The inquiry arises, whether under these circumstances the demandant is entitled to dower in that farm. The legal seizin is according to the title, unless the owner has been disseized. Eli was in possession under a verbal contract to receive a title from the tenant and of course in submission to that title. And a jury would not be authorized to find, that the husband was seized of any legal estate in the premises. And if the tenant should be considered as holding the estate in trust for the benefit of Eli, the demandant would not be entitled to dower. For the widow of the cestui que trust is not dowable of an estate in which the husband had an equitable, but not a legal title. D’Arcy v. Blake, 2 Sch. & Lef. 387; Ray v. Pung, 5 B. & A. 561.

It is contended that the tenant, having admitted the title of the demandant and offered to purchase under it, is estopped to deny it. And it is true, as contended, that the books speak of estoppels by matter in yais; the cases put, however, do not *146apply to mere declarations touching an estate, but to acts, such as an acceptance of an estate, or of a rent, or a holding under a demise. Co. Litt. 252, a; Binney v. Chapman, 5 Pick. 124. The tenant does not hold under any title derived from the husband of the demandant, and is not therefore precluded from denying his seizin. It has been held, “that where an estoppel works on the lands, it runs with the land into whose hands soever the land comes.” Trevinian v. Lawrence, 1 Salk. 276. And if the verbal agreements of a party respecting the title to real estate might operate as an estoppel the effect would be to create an interest in the estate without any written evidence of it contrary to the statute of frauds.

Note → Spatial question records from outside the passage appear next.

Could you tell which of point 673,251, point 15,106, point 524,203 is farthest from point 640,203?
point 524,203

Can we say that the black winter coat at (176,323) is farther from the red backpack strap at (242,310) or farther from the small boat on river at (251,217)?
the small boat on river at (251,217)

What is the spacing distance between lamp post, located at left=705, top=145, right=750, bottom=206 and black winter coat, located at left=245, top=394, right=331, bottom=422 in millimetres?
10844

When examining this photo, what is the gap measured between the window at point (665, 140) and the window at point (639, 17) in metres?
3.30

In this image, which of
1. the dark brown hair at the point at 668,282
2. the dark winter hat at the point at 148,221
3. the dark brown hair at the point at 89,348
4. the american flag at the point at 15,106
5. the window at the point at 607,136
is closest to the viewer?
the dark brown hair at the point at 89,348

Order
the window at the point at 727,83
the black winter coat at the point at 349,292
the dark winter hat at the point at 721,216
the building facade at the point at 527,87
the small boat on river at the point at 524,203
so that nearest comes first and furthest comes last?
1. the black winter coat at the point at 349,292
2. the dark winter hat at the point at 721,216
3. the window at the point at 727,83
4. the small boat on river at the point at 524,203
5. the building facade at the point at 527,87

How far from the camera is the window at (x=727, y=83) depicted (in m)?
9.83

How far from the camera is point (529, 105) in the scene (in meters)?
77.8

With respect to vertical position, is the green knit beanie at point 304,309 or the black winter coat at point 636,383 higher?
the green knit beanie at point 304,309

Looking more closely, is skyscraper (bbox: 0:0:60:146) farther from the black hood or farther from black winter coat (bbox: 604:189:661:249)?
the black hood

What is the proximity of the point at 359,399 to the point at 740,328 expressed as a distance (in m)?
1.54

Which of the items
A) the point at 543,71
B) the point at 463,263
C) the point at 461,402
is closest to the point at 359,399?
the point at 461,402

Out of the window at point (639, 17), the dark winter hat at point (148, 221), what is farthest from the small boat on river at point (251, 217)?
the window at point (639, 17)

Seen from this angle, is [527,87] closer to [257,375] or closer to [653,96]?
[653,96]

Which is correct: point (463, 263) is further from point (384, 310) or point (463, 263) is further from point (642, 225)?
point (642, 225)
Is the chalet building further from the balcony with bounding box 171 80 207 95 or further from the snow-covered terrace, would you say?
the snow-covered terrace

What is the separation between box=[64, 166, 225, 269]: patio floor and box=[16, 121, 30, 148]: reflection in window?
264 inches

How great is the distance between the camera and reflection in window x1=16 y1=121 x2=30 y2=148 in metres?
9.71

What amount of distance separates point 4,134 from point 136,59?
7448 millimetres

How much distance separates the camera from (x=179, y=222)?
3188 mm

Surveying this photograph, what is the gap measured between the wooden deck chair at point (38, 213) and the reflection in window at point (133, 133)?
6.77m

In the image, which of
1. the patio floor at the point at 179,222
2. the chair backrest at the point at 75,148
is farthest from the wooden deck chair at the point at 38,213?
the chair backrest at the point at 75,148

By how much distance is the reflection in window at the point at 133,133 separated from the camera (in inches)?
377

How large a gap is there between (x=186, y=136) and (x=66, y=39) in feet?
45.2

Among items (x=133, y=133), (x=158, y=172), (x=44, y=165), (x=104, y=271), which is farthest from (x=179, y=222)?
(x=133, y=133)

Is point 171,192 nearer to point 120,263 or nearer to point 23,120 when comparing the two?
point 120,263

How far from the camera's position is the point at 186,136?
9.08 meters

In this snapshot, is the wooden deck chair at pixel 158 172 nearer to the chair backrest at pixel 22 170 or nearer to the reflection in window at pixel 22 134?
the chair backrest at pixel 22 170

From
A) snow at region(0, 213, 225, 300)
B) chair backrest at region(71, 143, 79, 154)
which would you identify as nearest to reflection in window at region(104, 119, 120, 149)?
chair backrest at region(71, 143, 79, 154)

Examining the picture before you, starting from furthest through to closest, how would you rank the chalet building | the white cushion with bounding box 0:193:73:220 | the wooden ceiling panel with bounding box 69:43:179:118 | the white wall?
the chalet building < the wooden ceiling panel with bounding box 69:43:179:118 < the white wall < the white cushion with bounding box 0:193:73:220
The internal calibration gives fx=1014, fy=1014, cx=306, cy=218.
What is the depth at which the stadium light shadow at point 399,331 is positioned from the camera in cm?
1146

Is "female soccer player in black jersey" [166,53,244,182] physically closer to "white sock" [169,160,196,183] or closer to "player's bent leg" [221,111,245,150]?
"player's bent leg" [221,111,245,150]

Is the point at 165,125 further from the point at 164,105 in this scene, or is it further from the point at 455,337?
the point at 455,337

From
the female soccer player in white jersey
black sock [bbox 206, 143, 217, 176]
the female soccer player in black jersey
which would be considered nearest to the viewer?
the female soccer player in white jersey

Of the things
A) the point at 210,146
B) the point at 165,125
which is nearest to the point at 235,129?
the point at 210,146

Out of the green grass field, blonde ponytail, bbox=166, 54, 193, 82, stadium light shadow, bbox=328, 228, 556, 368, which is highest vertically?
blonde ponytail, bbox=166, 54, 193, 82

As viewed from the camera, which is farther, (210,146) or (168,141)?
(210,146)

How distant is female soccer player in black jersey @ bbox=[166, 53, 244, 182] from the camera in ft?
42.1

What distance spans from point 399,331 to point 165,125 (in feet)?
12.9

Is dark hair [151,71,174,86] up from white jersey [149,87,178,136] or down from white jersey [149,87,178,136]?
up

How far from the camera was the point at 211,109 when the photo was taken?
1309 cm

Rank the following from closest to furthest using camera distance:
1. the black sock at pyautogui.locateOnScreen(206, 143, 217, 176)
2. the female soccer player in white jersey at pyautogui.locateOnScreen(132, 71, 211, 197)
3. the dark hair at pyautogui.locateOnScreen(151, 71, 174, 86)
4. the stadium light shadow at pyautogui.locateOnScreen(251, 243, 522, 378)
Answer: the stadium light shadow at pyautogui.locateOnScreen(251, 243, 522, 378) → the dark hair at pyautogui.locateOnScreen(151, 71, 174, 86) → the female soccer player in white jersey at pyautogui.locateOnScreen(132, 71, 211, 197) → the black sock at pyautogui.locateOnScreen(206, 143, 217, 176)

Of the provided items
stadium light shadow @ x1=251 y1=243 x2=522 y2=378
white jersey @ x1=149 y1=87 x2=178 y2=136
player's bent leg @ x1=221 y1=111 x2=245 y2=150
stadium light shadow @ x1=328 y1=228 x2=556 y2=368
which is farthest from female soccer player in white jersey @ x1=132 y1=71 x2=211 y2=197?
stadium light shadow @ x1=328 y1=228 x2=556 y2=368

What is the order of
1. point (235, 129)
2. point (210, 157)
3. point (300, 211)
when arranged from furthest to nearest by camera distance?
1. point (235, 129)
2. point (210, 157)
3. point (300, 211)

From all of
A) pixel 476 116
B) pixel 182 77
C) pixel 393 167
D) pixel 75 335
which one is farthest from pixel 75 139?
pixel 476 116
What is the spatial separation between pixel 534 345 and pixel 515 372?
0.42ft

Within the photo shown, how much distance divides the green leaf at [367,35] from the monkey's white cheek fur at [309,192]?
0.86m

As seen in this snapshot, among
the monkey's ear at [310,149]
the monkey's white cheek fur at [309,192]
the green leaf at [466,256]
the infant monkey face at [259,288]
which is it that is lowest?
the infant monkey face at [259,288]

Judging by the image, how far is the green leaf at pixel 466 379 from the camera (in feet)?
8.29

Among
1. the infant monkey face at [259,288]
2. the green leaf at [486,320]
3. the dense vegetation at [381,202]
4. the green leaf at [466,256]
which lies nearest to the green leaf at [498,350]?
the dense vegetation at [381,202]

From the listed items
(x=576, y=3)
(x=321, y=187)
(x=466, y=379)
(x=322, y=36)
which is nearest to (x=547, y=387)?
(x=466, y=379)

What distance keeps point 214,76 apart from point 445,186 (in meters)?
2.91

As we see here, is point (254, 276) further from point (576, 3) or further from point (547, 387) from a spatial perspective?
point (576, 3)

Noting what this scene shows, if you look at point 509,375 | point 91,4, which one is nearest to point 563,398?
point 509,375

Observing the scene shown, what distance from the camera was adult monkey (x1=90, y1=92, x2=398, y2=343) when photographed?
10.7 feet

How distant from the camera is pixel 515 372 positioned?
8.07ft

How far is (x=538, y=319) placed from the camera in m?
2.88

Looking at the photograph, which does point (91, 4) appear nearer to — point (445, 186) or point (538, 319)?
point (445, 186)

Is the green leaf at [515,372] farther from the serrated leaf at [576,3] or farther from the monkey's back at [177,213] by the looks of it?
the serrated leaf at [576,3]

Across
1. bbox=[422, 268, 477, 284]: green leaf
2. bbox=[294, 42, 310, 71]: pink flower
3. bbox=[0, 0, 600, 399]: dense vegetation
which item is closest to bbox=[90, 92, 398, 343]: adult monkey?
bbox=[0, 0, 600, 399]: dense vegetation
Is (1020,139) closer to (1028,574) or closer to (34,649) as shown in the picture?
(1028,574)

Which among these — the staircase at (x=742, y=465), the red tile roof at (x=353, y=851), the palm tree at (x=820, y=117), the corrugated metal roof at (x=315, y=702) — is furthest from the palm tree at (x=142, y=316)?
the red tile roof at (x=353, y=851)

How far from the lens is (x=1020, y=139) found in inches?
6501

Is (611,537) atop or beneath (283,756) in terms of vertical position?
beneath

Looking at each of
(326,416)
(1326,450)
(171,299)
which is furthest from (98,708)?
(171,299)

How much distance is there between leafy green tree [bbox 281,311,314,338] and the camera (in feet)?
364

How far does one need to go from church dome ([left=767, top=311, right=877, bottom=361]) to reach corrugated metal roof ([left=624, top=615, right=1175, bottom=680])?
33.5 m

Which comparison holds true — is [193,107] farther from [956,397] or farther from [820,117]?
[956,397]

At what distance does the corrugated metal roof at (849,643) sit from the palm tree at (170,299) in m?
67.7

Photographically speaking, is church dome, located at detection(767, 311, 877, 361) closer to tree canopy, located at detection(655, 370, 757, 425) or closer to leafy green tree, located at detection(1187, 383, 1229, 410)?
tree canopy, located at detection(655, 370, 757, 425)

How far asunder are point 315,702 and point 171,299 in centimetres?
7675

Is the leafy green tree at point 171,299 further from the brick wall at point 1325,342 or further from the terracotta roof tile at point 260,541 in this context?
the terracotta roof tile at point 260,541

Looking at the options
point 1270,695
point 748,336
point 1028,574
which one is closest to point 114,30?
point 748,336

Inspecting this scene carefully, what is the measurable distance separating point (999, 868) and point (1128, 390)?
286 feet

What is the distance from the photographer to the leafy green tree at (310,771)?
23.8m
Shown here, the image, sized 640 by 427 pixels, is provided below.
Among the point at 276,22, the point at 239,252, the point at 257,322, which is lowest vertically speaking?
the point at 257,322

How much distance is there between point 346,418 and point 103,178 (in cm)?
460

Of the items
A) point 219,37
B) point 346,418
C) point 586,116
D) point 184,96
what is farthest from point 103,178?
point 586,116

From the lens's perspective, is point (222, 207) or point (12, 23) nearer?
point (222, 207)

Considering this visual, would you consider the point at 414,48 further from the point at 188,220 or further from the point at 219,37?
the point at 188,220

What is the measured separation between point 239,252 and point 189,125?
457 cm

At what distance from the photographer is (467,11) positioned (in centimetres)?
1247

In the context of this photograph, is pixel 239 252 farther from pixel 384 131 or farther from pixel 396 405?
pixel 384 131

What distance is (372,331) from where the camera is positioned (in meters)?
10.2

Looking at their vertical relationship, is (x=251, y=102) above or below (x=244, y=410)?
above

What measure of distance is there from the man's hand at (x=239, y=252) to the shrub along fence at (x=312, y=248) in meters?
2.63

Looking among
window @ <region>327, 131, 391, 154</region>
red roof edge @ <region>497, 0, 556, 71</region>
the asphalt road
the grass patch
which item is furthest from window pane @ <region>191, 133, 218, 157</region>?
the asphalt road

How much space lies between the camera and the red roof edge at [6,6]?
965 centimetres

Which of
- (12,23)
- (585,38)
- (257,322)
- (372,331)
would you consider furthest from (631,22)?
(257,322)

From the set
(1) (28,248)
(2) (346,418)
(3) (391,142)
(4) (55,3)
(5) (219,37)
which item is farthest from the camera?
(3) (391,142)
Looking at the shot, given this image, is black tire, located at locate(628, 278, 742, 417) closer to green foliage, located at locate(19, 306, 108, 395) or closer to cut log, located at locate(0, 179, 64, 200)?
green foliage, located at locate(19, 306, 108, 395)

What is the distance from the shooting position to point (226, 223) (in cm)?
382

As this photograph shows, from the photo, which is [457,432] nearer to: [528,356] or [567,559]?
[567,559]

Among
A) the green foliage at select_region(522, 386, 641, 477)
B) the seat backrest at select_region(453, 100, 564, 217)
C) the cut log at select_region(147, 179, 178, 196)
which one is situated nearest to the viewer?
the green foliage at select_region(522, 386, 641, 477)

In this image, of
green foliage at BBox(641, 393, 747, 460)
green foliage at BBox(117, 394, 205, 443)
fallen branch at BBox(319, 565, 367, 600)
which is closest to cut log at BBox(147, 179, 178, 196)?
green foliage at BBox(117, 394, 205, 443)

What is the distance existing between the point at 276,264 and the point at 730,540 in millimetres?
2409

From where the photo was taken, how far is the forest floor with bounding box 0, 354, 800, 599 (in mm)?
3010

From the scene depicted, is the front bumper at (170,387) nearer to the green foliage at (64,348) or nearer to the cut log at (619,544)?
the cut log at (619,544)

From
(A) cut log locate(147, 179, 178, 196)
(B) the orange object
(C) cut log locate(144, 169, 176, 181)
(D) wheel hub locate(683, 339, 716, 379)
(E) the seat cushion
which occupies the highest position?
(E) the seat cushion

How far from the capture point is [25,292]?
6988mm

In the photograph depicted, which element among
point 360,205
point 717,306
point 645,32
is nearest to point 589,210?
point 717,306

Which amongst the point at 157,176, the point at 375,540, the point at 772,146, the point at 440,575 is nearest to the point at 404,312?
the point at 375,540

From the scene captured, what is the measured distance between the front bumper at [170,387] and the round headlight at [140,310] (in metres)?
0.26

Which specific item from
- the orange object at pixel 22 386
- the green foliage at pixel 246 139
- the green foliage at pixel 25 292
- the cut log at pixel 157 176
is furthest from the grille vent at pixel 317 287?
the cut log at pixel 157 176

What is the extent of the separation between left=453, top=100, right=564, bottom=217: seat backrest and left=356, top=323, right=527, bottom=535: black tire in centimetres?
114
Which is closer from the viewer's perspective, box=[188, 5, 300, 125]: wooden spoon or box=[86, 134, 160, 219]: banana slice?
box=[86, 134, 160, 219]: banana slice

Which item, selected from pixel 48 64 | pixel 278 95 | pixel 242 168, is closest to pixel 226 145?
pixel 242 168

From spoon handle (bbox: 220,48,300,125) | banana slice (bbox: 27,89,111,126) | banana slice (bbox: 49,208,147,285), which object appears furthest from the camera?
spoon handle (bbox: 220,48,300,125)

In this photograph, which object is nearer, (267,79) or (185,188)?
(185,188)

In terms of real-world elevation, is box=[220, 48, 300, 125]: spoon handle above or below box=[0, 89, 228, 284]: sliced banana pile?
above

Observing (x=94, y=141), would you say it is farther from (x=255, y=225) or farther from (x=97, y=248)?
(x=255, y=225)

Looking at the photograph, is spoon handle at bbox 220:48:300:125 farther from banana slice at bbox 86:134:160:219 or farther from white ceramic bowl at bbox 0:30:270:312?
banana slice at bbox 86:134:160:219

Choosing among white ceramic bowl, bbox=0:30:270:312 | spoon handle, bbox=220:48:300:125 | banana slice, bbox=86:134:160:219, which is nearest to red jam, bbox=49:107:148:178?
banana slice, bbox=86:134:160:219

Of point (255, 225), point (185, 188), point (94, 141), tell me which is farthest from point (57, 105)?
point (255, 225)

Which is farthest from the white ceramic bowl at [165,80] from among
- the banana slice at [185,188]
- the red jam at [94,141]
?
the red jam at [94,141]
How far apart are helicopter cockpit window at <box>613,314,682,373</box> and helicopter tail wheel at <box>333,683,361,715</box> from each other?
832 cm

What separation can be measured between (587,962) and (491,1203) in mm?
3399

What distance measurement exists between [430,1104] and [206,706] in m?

In the case of Whitney v. Holmes, 15 Mass. R. 152, it was decided that a written agreement to settle a disputed line agreeably to a survey to be made, could not affect the title either as a conveyance or by way of estoppel, “ for no estate,” says the C. J. “ can pass according to our statutes but by deed, or it must have amounted to an estoppel, which has not been insisted upon ; no man being barred of his right by way of estoppel but by record or deed.” The demandant fails in the proof of a seizin in the husband, and the nonsuit is confirmed.